What’s especially practical about their approach is that they didn’t define democratization as “everyone gets one approved tool.” Different teams have different needs. Designers, engineers, HR, and sales may all need different applications. The key is getting tools safely cleared through IT and information security — and then letting people run.
Seagate didn’t just hand out tools and hope adoption would happen. They built an operating model around AI.
At the top, they have an AI council made up of C-suite and senior vice president leaders. Beneath that is an AI collective of around 40 business leaders across functions who help operationalize the strategy, shape governance, think through security, and manage resourcing. Then they have around 400 AI champions who have completed training, shown proficiency, redesigned workflows, and help spread use cases across the organization.
“Sales, they’ve just built an agent. HR, you could use that same agent. Don’t reinvent the wheel.”
That structure helps avoid every function solving the same problem in isolation. It also creates a network of people who can translate AI from abstract strategy into daily workflow changes. And as employees create more agents and tools, Seagate is now building an agent management system to track who created each agent, what it does, where it lives, how it’s being used, and whether it still performs as intended.
Patricia is clear that Seagate is not using AI as a reason to lay people off. Instead, the company is asking employees to redesign their roles and workflows. Where are you spending your time? What work should stop? Which processes no longer make sense? Which skills will matter next?
Seagate is also doing a full job architecture review using skills data to understand what jobs require today and what they may require in the future. Patricia emphasized that the focus should be on the skills, not the person currently sitting in the role.

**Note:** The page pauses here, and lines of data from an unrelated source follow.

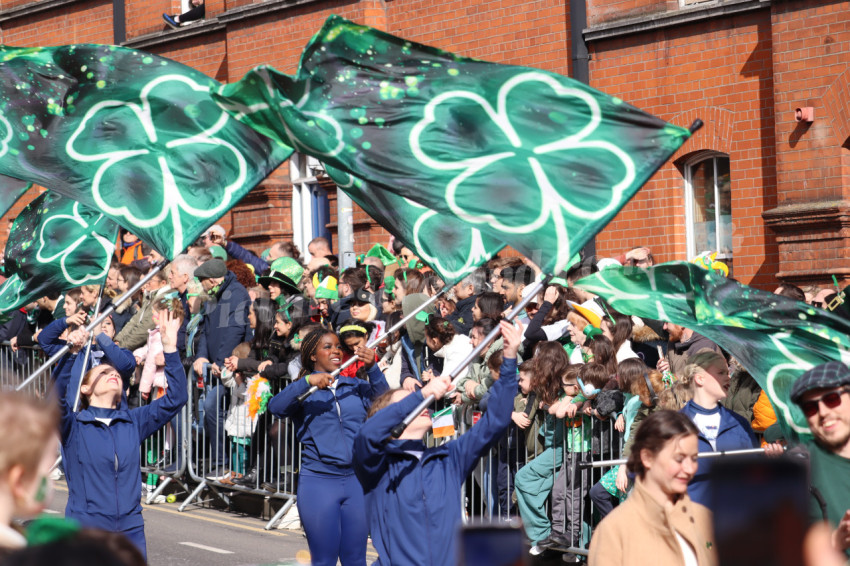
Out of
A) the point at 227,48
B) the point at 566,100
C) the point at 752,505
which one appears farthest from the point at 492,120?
the point at 227,48

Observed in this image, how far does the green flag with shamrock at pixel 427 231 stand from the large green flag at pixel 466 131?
130 cm

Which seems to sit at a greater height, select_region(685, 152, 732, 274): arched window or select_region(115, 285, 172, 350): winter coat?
select_region(685, 152, 732, 274): arched window

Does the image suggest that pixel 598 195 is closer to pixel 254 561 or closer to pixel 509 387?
pixel 509 387

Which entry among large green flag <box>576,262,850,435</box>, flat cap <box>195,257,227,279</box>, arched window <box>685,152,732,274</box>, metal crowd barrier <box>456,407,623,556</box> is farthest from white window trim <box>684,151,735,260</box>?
large green flag <box>576,262,850,435</box>

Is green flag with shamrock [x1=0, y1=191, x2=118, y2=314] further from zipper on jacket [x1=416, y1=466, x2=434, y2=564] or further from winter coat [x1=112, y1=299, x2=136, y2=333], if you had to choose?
winter coat [x1=112, y1=299, x2=136, y2=333]

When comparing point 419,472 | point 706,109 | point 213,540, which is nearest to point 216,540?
point 213,540

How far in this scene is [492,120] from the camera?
6332 mm

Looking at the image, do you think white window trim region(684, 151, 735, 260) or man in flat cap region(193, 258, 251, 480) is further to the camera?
white window trim region(684, 151, 735, 260)

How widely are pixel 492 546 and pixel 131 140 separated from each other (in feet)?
21.1

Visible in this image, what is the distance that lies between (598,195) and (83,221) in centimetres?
483

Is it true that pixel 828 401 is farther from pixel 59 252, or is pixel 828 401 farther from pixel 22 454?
pixel 59 252

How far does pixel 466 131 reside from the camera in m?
6.41

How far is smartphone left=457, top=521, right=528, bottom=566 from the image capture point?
1.71m

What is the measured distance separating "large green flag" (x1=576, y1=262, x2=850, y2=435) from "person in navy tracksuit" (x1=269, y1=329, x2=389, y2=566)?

“Don’t look at the person. What are the skills needed today? What are the future skills that you could see that job evolving to?”
That work is already helping Seagate see future talent needs more clearly, including specialized engineering skills they may need to help universities grow. The practical takeaway: job architecture can’t be a static HR exercise anymore. It has to become a living system that helps the company see where work is going.
Patricia closed with a leadership lesson from the military: you go to war with the team you have, not the team you want. That means your job as a leader is to understand the people in front of you, know their strengths, develop them, and build the capability of the unit.
It’s a powerful reminder in a moment where companies are under pressure to move faster, adopt AI, and rethink work. Yes, there will always be moments where roles change or hard decisions need to be made. But Patricia’s challenge is to start with development, not replacement.
“Don’t be so quick to throw out this precious human asset that you have.”
That might be the biggest takeaway from the whole conversation. AI may change the workflows, the skills, and even the shape of jobs. But the companies that win will be the ones that keep investing in the people they already have.